Tuesday, May 12, 2009

The Seinfeld Chronicles

My study of Seinfeld has taken several forms in my life thus far, which surely may be subdivided into the unique experience with which every viewing has provided me.  I was deemed mature enough by season seven to watch the show, either because I was allowed to stay up past nine on Thursday’s Must See TV after Frasier had moved to Tuesday, or because the adult humor would not corrupt me as much as it would have at an earlier age.  The latter, if it had been the case, would have to be qualified by “The Sponge,” the content of which quickly provoked my mother to send me upstairs within the first few minutes.    Such incidents wrapped the show in this great mystery, this mature truth that was not yet to be bestowed upon me. 

            My father wore a white t-shirt with Jerry Seinfeld on the front in his stand-up blazer and tie holding a microphone with his face in its mid-joke, knowing smile; on the back next to a neon quintessential nineties design read, “And you want to be my latex salesman.”  Even if I could hear what that joke was that Jerry was in the midst of telling in this frozen moment, I probably wouldn’t get it; and, on the back, what seemed like a question had no question mark, and made no reference to a reality I could understand.  The affinity of my professor father for the show gave it even more weight and significance.  It was much more than understanding why a sponge could lead to my expulsion from the room—though I understood that it was somehow wrapped up in the absolute mystery of sex, that I already understood was beyond my understanding—adulthood was broadcast on NBC every Thursday night, waiting to be comprehended.   My first breakthrough in understanding sex, though, did come from “The Wink” five episodes earlier in the season in which Elaine claims that sleeping head to toe would maintain the innocence of sleeping with someone, to which Jerry protests, “But your genitals are still lined up!”

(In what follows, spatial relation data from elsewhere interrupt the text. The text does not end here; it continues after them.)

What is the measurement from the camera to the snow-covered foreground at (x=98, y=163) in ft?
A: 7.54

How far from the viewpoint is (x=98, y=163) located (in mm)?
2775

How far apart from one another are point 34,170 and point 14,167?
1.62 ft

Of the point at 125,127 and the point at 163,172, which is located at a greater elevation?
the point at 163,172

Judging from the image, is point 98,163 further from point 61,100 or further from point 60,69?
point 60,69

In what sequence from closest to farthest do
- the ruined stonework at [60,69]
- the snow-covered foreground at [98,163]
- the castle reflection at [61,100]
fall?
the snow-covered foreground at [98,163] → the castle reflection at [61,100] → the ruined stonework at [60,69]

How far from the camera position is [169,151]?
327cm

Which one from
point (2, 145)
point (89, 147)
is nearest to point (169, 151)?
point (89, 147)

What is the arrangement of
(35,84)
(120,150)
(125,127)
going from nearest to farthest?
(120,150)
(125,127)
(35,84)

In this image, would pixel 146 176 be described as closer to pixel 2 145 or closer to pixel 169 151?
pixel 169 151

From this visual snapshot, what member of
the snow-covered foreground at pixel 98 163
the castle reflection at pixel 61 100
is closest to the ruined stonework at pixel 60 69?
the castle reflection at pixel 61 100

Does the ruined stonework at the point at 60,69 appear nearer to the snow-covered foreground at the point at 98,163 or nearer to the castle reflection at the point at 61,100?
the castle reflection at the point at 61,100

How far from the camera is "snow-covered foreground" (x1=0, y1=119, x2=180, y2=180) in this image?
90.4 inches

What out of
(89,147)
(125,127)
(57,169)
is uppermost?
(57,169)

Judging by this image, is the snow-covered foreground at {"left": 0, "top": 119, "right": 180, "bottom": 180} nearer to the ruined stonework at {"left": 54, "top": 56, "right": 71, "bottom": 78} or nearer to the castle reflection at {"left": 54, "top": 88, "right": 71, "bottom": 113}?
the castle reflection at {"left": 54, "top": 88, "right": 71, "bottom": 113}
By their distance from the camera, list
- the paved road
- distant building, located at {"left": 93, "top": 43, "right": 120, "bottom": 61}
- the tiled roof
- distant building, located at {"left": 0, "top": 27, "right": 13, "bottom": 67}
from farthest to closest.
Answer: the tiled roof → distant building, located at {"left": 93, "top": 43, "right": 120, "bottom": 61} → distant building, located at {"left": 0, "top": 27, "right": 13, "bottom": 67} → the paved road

            While this work is not about the relationship to Seinfeld to my psychological development, I do think it is very symbolic that the next season was the first not to be executively produced by Larry David and the fifth grade I moved into was the first to include sex education; it began to feel like the mystery was being solved: the humor was more obvious and surreal and I knew where babies came from.  My father and I were equals up until the show’s end the next season which I mourned with the rest of the adult world and a few fellow 6th graders who were precocious enough to appreciate this immensely important moment in the situation comedy, and popular culture on the whole.  In spite of this, I wasn’t satisfied: it didn’t feel quite like I thought it would, and I still didn’t know why I wanted to be Jerry’s latex salesman.   The mystery still existed in those first six seasons, and syndication on the local Fox affiliate provided me with the means by which I could figure it out.